Text to read -
An unnamed Government source is quoted:

‘We want professional mathematicians from universities to design a new 16-18 curriculum because frankly A levels are not cutting the mustard…These schools are intended to develop new curricula and methods with deliberate experimentation by teams of professional mathematicians….Insofar as there is a goal it is to produce pupils who excel in Cambridge’s entrance papers and similar tests.’

He adds:

‘This is an experiment and we want people to come up with other projects in other subject areas.’

implying that – funding permitting – the creation of a whole sector of specialist selective 16-19 institutions is potentially on the cards.

The story was followed up by other media over the remainder of the weekend.

The BBC suggested that the funding would not be drawn from the existing education budget and that there would be a special applications process alongside the existing standard free schools process.

The Independent added that some of the schools would concentrate on pure maths while others would have a wider STEM focus, combining maths with physics, chemistry or computer science.

Moreover, the schools would not be expected simply to accelerate young mathematicians through the curriculum but to ‘help them excel at top universities’ and ultimately ‘work in digital technologies, produce breakthroughs in applied maths or develop innovative companies’.

Apparently, Osborne and Gove pushed forward the idea ‘despite obstacles in Whitehall’. It is unclear whether this means other Ministers (perhaps Cable and Willetts at BIS) or DfE and Treasury mandarins.

What the Statement said

The new policy duly appears in the Autumn Statement although there is no commitment to 12 or more institutions:

‘So today, with the savings we’ve made, I am providing an extra £1.2 billion – as part of the additional investment in infrastructure – to spend on our schools.

Half of this will go to help Local Authorities with the greatest basic need for school places.

The other £600 million will go to support my RHF’s reforms – and will fund 100 additional free schools.

These schools will include new Maths Free Schools for 16-18 year olds.

This will give our most talented young mathematicians the chance to flourish.

Like the new university technical colleges, these Maths Free Schools are exactly what Britain needs to match our competitors – and produce more of the engineering and science graduates so important for our longer term economic success.’

Here is the wording in the Treasury’s Autumn Statement document:

‘In order to raise school standards and support areas facing the greatest pressures on school places, the Government will provide an additional £1.2 billion for capital investment in schools in England, including:

  •  an extra £600 million to fund 100 additional Free Schools by the end of this parliament. This will include new specialist maths Free Schools for 16-18 year olds, supported by strong university maths departments and academics; and
  • an additional £600 million to support those local authorities with the greatest demographic pressures. This funding is enough to deliver an additional 40,000 school places.’

The associated Fiscal Impact of the Autumn Statement appears to suggest – in the Table on page 49 – that there is actually £710m in the ’100 free schools’ line, divided equally between FYs 2013-14 and 2014-15.

It is understood that £110m of this is attributable to the Barnett Formula, so wings its way to Northern Ireland, Scotland and Wales, where it can presumably be spent on other educational priorities of the relevant Education Ministers’ choosing, since they do not have free schools.

Assuming that the figure of 12 schools still has credence and these schools receive a proportionate share of the £600m, that means an overall budget of £72m for capital costs.

The recurrent costs will presumably need to be met from within the wider schools budget, which is protected in real terms by the ruse of recycling its share of savings on the public sector pay bill.

The link to economic growth is consistent with arguments for investment in gifted human capital that have been advanced before on this blog but, given the time lags, it is hard to see how it will have impact within the lifetime of this Parliament, or even the next, other than indirectly through the capital investment and new jobs associated with the building projects.

Task 1 - According to the passage on maths free schools, which subjects would some of the schools combine with maths?
Task 2 -
Answer these questions using the passage on maths free schools:
(a) How many additional school places would the £600 million for local authorities deliver?
(b) Which two financial years is the £710m in the '100 free schools' line divided between?
(c) Which outlet suggested the funding would not be drawn from the existing education budget?
Task 3 - Continue the passage on maths free schools from its last sentence.

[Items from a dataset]
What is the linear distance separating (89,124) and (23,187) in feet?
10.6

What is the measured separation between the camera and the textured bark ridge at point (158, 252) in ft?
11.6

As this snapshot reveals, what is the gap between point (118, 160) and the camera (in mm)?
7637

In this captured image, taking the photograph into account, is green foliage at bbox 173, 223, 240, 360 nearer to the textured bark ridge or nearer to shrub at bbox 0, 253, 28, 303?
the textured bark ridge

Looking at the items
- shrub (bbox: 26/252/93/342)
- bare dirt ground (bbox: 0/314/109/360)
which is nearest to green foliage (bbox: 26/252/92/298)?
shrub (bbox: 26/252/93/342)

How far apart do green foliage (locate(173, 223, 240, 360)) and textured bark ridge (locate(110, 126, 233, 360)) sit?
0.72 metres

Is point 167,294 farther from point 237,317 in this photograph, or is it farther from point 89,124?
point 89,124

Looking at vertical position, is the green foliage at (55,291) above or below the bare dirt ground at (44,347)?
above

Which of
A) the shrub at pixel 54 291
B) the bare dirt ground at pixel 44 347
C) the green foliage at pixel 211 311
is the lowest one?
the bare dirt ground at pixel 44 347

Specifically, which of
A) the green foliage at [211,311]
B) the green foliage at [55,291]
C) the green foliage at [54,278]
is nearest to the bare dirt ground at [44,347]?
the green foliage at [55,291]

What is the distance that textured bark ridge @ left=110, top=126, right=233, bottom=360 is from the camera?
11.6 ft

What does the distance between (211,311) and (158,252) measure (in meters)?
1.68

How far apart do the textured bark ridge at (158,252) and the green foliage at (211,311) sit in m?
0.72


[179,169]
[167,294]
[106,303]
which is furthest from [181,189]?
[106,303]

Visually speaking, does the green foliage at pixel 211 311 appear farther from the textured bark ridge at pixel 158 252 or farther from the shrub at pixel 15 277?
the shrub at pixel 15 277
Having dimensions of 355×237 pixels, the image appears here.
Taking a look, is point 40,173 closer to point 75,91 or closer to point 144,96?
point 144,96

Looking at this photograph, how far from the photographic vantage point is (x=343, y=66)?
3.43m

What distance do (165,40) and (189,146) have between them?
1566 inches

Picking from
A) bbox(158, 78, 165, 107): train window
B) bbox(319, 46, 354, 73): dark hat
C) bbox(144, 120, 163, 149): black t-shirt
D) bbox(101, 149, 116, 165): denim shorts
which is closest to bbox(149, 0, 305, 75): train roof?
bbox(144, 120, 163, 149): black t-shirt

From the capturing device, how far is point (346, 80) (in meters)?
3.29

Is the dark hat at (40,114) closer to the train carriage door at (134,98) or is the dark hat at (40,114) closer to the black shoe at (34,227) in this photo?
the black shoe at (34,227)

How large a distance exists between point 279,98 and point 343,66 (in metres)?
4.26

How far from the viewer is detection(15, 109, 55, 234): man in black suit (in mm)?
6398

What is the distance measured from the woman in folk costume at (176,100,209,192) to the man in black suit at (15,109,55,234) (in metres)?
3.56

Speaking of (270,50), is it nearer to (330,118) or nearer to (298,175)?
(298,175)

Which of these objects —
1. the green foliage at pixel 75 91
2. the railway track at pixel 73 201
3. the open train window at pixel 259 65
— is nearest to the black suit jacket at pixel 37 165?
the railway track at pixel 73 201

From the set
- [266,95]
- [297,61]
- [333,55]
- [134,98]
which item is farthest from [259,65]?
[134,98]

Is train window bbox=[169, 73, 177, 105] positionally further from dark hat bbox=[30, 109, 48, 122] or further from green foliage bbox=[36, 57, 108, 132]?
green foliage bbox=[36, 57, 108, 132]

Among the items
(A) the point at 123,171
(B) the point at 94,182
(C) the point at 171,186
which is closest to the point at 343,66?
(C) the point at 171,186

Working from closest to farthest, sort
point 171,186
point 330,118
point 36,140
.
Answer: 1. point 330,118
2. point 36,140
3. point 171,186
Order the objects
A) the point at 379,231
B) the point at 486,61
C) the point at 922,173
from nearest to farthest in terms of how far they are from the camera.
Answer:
* * *
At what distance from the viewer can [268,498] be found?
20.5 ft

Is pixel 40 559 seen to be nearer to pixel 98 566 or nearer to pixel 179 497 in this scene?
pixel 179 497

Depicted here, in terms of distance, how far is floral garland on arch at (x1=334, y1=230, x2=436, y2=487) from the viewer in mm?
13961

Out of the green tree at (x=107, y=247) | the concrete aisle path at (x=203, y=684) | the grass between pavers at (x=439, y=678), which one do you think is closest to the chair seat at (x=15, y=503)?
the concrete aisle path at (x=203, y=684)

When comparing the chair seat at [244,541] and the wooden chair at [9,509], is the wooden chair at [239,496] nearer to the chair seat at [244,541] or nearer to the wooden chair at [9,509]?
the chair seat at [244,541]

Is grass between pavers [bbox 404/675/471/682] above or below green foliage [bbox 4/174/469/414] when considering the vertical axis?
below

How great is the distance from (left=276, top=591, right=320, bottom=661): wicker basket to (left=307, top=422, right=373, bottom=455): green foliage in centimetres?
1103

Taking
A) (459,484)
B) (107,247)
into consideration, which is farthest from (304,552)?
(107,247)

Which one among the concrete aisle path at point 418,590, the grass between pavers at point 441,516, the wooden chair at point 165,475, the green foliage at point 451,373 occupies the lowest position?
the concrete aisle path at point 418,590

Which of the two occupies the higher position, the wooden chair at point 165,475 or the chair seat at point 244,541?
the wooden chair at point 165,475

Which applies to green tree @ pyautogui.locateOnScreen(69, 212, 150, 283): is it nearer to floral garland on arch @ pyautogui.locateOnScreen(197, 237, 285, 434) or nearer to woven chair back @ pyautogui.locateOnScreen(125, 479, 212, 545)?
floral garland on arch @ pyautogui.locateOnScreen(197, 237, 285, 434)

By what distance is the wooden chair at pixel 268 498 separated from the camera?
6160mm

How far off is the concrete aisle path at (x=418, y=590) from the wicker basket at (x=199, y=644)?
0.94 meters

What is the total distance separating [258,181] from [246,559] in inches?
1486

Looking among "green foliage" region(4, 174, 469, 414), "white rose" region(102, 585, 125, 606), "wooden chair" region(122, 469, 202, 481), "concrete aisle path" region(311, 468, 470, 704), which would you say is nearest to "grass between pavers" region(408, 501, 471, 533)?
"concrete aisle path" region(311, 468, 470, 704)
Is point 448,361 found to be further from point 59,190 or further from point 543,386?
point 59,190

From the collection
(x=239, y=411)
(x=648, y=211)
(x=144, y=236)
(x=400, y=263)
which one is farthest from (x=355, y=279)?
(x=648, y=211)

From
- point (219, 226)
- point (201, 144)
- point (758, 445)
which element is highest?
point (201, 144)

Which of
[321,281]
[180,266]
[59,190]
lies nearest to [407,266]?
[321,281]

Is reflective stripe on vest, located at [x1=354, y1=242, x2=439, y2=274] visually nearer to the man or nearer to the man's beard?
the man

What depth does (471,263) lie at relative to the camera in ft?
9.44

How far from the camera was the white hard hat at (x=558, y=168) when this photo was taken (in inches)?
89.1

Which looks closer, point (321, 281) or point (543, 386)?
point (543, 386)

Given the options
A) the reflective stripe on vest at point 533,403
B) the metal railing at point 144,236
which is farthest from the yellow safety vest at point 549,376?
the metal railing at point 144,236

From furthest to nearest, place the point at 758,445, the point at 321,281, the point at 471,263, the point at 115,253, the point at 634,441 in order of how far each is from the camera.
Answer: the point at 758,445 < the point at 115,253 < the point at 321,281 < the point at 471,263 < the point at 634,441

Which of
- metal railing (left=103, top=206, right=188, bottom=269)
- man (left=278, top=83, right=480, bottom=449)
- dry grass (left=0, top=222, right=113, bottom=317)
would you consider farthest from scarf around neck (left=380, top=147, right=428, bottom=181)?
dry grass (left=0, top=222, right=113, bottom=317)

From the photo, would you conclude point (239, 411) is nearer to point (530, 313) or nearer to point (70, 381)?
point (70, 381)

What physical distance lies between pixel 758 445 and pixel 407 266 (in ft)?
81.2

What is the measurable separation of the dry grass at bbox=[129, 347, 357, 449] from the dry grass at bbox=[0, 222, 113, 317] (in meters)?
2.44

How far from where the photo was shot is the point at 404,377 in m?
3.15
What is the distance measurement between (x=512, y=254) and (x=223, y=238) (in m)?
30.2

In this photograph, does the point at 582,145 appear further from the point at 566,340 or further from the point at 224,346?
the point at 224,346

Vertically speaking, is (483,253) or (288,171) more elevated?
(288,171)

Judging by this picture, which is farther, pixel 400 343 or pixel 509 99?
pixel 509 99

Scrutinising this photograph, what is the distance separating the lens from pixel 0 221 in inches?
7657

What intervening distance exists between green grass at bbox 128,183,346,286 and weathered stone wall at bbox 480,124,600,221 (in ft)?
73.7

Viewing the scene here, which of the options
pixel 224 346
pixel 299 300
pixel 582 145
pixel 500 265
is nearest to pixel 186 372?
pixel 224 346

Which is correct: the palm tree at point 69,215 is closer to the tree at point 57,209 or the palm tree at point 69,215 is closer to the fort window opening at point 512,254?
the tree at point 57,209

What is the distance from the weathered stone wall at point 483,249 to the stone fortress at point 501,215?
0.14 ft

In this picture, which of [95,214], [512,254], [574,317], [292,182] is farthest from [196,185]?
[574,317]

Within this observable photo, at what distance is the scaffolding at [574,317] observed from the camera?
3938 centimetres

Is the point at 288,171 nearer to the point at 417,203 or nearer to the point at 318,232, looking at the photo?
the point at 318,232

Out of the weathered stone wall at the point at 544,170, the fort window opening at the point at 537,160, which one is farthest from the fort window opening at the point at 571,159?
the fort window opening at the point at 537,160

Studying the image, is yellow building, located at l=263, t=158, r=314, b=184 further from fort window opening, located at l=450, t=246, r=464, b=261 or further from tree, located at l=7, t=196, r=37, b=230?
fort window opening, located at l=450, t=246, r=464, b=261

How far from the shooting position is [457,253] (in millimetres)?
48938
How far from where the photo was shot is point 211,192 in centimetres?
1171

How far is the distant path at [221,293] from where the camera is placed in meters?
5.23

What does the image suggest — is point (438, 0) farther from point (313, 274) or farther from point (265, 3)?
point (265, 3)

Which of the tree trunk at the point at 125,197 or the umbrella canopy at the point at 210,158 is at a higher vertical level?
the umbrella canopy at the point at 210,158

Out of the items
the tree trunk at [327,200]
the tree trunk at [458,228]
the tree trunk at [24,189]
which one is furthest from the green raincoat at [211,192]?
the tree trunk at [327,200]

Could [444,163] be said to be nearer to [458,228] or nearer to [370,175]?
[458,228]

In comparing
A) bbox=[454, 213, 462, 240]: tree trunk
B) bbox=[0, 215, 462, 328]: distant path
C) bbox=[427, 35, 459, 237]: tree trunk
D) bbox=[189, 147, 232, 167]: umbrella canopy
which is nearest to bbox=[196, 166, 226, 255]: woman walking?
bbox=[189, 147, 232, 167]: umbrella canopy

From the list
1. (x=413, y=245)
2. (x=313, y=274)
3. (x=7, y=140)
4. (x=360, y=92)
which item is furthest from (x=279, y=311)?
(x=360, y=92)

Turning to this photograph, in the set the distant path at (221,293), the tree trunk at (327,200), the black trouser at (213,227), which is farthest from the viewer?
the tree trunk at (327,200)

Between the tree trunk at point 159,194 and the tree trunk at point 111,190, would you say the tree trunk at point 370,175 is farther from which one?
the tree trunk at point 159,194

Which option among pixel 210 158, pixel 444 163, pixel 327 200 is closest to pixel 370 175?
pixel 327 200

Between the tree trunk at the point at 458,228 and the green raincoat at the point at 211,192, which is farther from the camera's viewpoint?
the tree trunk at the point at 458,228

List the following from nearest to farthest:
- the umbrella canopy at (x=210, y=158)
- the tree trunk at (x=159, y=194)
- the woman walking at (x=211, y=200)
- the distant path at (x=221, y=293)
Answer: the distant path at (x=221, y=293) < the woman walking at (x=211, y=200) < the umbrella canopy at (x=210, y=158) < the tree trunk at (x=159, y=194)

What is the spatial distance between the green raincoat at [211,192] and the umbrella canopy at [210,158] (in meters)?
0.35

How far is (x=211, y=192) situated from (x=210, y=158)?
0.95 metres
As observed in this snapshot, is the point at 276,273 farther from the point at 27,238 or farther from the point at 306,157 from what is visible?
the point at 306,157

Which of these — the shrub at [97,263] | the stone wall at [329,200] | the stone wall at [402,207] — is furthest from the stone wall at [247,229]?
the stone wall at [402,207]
==
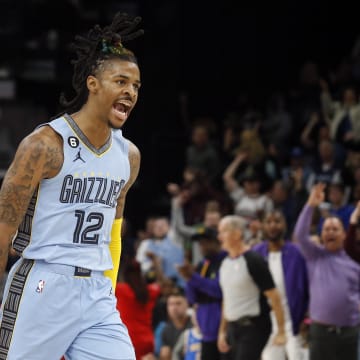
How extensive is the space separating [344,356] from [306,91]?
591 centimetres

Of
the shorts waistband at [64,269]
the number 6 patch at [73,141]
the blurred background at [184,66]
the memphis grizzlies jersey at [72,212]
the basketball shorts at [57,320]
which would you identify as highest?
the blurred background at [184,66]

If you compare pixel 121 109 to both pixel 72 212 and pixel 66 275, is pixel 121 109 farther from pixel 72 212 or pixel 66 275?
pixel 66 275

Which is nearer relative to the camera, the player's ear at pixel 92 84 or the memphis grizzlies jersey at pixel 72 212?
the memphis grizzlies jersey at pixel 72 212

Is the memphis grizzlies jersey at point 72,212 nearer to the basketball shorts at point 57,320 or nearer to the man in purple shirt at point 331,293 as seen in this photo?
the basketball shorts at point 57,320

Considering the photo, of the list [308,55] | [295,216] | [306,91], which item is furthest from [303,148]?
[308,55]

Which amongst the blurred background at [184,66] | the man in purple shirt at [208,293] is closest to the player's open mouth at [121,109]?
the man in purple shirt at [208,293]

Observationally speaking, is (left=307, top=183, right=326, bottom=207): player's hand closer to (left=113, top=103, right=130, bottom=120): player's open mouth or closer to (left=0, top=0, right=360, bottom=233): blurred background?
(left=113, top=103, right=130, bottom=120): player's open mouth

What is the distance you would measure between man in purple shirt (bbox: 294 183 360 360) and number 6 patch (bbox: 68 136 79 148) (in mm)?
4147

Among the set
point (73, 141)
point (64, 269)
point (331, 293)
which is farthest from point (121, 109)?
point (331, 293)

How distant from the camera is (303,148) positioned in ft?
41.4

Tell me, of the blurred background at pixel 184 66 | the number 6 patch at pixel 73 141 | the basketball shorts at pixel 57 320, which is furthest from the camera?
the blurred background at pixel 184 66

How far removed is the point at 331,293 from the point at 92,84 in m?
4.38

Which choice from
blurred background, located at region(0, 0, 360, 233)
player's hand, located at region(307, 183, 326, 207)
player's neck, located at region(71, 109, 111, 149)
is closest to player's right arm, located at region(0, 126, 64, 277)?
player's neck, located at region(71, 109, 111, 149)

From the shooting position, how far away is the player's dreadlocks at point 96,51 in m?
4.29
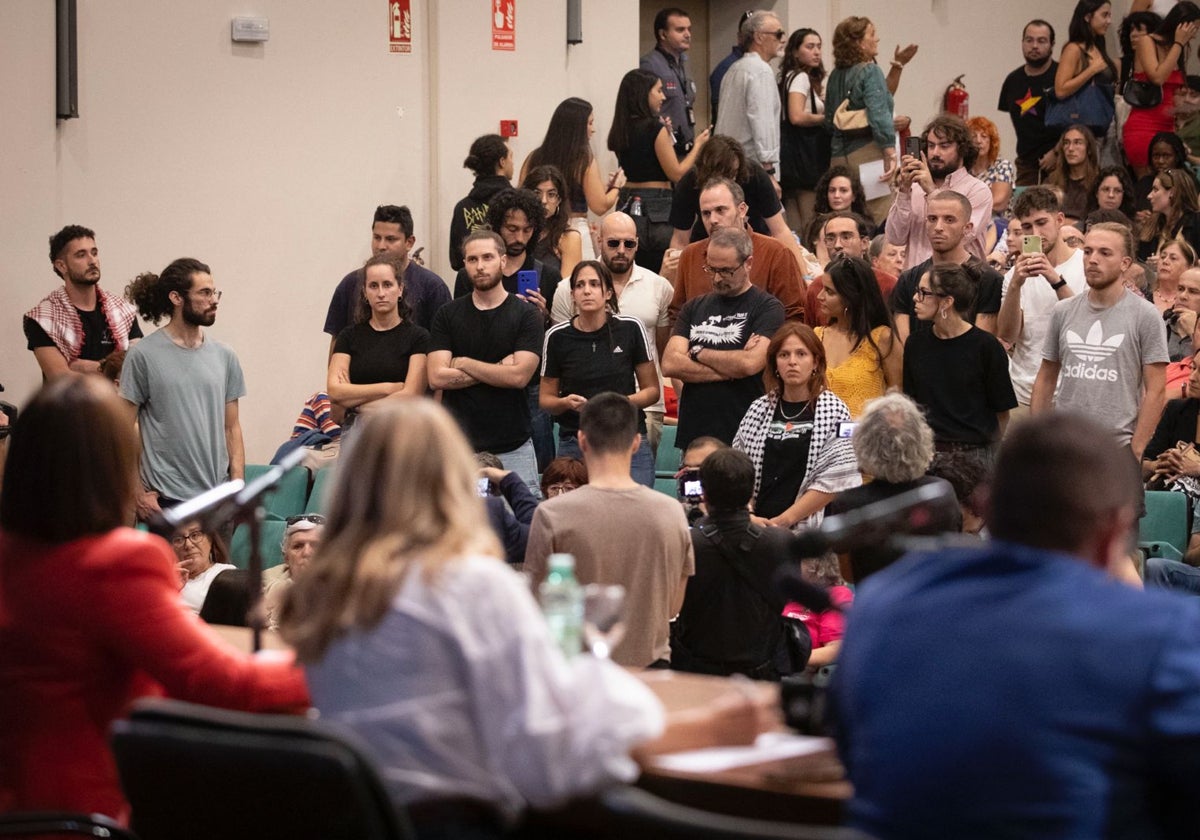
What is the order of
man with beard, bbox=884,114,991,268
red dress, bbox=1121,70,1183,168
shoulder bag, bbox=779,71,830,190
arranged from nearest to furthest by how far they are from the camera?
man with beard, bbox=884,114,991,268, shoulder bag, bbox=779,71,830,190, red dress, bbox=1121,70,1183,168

Task answer 1 - Physics, chemistry, and computer science.

Task answer 2 -
(a) 40,000
(b) 2013-14 and 2014-15
(c) The BBC

Task answer 3 -
International precedents

DfE will be aware of the many international precedents for such institutions, including:

  • The National University of Singapore High School of Mathematics and Science (NUS High School) which runs the six-year Integrated Programme for 13-18 year-olds – already floated several months ago as a reform that England might emulate. The school targets the most able 10% of pupils, taking in 170 in Year 1 (from around 2,000 applications) and a further 70 in Year 3;
  • the Korea Science Academy of KAIST which has also featured in a previous post. It currently has 450 students in Grades 10-12. The annual admission is restricted to 150 students from throughout Korea and a maximum of 18 international students; and
  • the Illinois Math and Science Academy, one of several such institutions in the USA, which accommodates 650 students on a three-year residential programme.

There are several more such institutions around the world.

Questions and issues

It is to be hoped that DfE will soon release further details of what is planned for there are many unanswered questions including:

  • Location. Unless the schools are residential or virtual (both are possibilities) the intake will need to live within ready travelling distance of the schools, which are likely to be located on or close to university campuses given the emphasis on the involvement of university staff. One might envisage that the ideal bidders are likely to be Russell Group universities with strong STEM courses based in sizeable conurbations – the likes of Imperial (London), Warwick (Coventry) and Bristol spring to mind.
  • Target group. Candidates are likely to be students with A* grades in maths and sciences who wish to attend university to read maths or a related STEM subject. One possible proxy might be the number of entrants to the target subjects in HE with AAB grades or equivalent at GCE. Data from 2009-10 suggests there are some 6,500 in their first year of undergraduate study (maths 3,160; physics 1,490; chemistry 1,038; computer science 875). Maybe 25% of the equivalent cohort a few years hence would be resident in England and live close enough to one of the 12 institutions to contemplate attending, giving a potential target group for admission of 1,600 or so annually, or 130 per site.
  • Priority for disadvantaged students. It is not clear whether a fundamental purpose of these institutions is to support the Government’s drive towards greater social mobility through fair access to competitive universities. However, one might reasonably suggest it would be an oversight not to deploy them for that purpose. A significant proportion of the target group will have received their pre-16 education in the private sector and/or come from wealthy backgrounds. The target group would be too small if it was to be drawn exclusively from disadvantaged backgrounds on the London Academy for Excellence model, so encouraging institutions to give priority during the admissions process would be the likely solution.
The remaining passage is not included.